The Mercury News

Double execution in Arkansas

Attorneys for second inmate granted brief delay by federal judge

- By Ken DeMillo and Kelly P. Kissel

Two inmates received lethal injections on the same gurney Monday night about three hours apart as Arkansas completed the nation’s first double execution since 2000, just days after the state ended a nearly 12-year hiatus on administer­ing capital punishment.

While the first inmate, Jack Jones, was executed on schedule, shortly after 7 p.m., attorneys for the second, Marcel Williams, convinced a federal judge minutes later to briefly delay his punishment over concerns about how the earlier one was carried out. They claimed Jones gasped for air, an account the state’s attorney general denied, but the judge lifted her stay about an hour later and Williams was pronounced dead at 10:33 p.m..

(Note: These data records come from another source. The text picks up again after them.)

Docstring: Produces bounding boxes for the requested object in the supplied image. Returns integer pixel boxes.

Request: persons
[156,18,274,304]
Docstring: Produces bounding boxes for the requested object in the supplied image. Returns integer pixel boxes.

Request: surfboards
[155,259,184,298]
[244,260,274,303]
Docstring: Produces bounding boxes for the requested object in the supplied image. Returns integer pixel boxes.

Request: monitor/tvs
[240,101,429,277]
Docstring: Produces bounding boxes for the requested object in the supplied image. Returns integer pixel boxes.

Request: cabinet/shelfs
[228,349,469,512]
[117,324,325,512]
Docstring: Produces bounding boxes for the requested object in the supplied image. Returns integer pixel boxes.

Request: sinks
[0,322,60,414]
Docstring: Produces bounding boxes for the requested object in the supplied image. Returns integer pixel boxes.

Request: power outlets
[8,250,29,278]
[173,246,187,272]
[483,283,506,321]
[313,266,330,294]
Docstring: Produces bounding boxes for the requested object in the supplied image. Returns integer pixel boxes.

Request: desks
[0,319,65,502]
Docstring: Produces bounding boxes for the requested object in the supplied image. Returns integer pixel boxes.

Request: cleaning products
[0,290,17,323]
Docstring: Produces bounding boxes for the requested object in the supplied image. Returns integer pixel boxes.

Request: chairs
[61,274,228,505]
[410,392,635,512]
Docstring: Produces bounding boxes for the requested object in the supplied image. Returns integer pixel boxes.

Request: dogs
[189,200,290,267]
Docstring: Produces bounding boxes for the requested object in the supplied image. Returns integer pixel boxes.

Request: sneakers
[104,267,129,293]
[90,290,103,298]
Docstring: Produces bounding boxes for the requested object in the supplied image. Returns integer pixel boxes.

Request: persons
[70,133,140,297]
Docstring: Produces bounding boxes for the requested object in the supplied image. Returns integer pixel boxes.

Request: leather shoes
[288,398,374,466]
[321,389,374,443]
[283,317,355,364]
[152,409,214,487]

Initially, Gov. Asa Hutchinson scheduled four double executions over an 11-day period in April. The eight executions would have been the most by a state in such a compressed period since the U.S. Supreme Court reinstated the death penalty in 1976. The state said the executions needed to be carried out before its supply of one lethal injection drug expires on April 30.

The first three executions were canceled because of court decisions, then inmate Ledell Lee was executed last week.

The last state to put more than one inmate to death on the same day was Texas, which executed two killers in August 2000. Arkansas’ last double execution occurred in 1999.

Jones was sent to death row for the 1995 rape and killing of Mary Phillips. He was also convicted of attempting to kill Phillips’ 11year-old daughter and was convicted in another rape and killing in Florida.

Jones said earlier this month that he was ready for execution. He used a wheelchair and he’d had a leg amputated in prison because of diabetes.

The state conducted its first execution last week after a nearly 12-year hiatus. Initially, Gov. Asa Hutchinson scheduled four double executions over an 11-day period in April. The eight executions would have been the most by a state in such a compressed period since the U.S. Supreme Court reinstated the death penalty in 1976. The state said the executions needed to be carried out before its supply of midazolam expires on April 30.

The first three executions were canceled because of court decisions, then inmate Ledell Lee was executed last week.

Williams’ “morbid obesity makes it likely that either the IV line cannot be placed or that it will be placed in error, thus causing substantia­l damage (like a collapsed lung),” his attorneys wrote in an earlier court filing asking justices to block the execution.

Both men were served last meals on Monday afternoon, Arkansas Department of Correction spokesman Solomon Graves said. Jones had fried chicken, potato logs with tartar sauce, beef jerky bites, three candy bars, a chocolate milkshake and fruit punch. Williams had fried chicken, banana pudding, nachos, two sodas and potato logs with ketchup, Graves said.

In recent pleadings before state and federal courts, the inmates said the three drugs Arkansas uses to execute prisoners — midazolam, vecuronium bromide and potassium chloride — could be ineffectiv­e because of their poor health.

Jones, 52, lost a leg to diabetes and was on insulin. Williams, 46, weighs 400 pounds, is diabetic and has concerns that the execution team might not be able to find a suitable vein.